Oft bestehen selbst scheinbar einfache Systeme aus einer großen Vielfalt von Parametern. Nur einen einzigen davon nicht genau genug zu kennen reicht, um ein unzureichendes Simulationsergebnis zu erzielen. Als Beispiel für eine Fehlerquelle in thermischen Berechnungen sei das Wärmeleitmaterial (TIM) am Übergang von Leistungshalbleiter zu Kühlkörper genannt. Der in Bild 1 dargestellte Aufbau lässt sich mit den Materialparametern für thermische Kapazitäten und Leitfähigkeiten aus Datenblättern scheinbar leicht beschreiben.

In Datenblättern für Wärmeleitpasten findet der Entwickler eine Angabe zur thermischen Leitfähigkeit. Ausgehend von einer dünnen aber homogen aufgetragenen Schicht führt dieser Wert auf einen thermischen Widerstand RthCH der Wärmeleitpaste unter dem Halbleiter. In einer mit diesem Wert gestalteten Simulation führt das Material mit der höchsten Leitfähigkeit auf die kleinste Chiptemperatur. Bild 2 zeigt, dass eine Messung der Chiptemperatur einen anderen Eindruck vermittelt.
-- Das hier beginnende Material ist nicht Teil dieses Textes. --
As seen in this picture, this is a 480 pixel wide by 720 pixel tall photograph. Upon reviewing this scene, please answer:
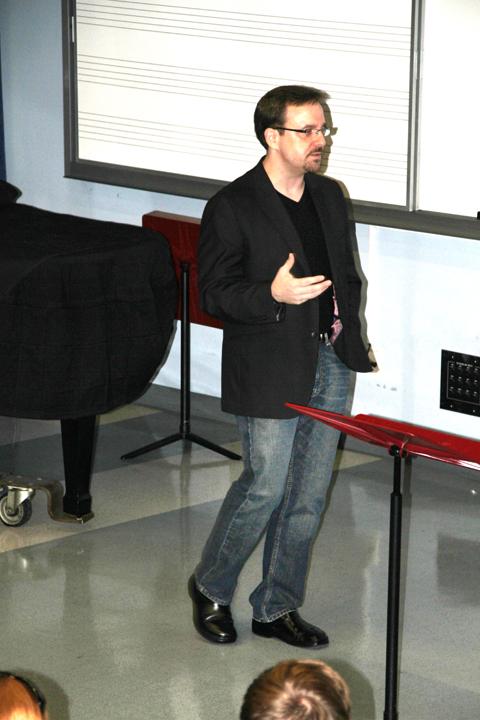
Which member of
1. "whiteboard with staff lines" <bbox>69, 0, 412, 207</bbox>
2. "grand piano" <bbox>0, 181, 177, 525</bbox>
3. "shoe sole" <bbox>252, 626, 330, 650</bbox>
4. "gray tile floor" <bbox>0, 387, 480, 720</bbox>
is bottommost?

Die Messung untermauert, dass es zwischen dem Datenblattwert für Leitfähigkeit und der erreichten Chiptemperatur keine Korrelation gibt. Das WIWO-Prinzip (Wrong Input, Wrong Output) schlägt hier zu, weil der Datenblattwert zwar die Leitfähigkeit des Materials, nicht aber die Ausprägung der Kontaktwiderstände in Abhängigkeit von der Auftrags- und Montagetechnik beschreibt.

NTC-Messung: zwei Dinge gelingen damit nicht

Zur Beobachtung der Chiptemperatur im laufenden Betrieb kann der in vielen Modulen enthaltene Messfühler, ein Widerstand mit negativem Temperaturkoeffizient (NTC), Verwendung finden. Ist der thermische Pfad bekannt, der den NTC mit dem zu messenden Chip verbindet, existiert ein deterministischer Zusammenhang zwischen der am NTC ermittelten Größe und der Chiptemperatur.

Zwei Dinge gelingen mit diesem Ansatz nicht. Erstens: Wegen der hohen thermischen Kapazitäten gelingt keine Erfassung einer transienten Temperaturänderung. Zweitens: Eine Beschädigung des thermischen Pfades kann zu Fehlern führen, die der NTC nicht abbildet.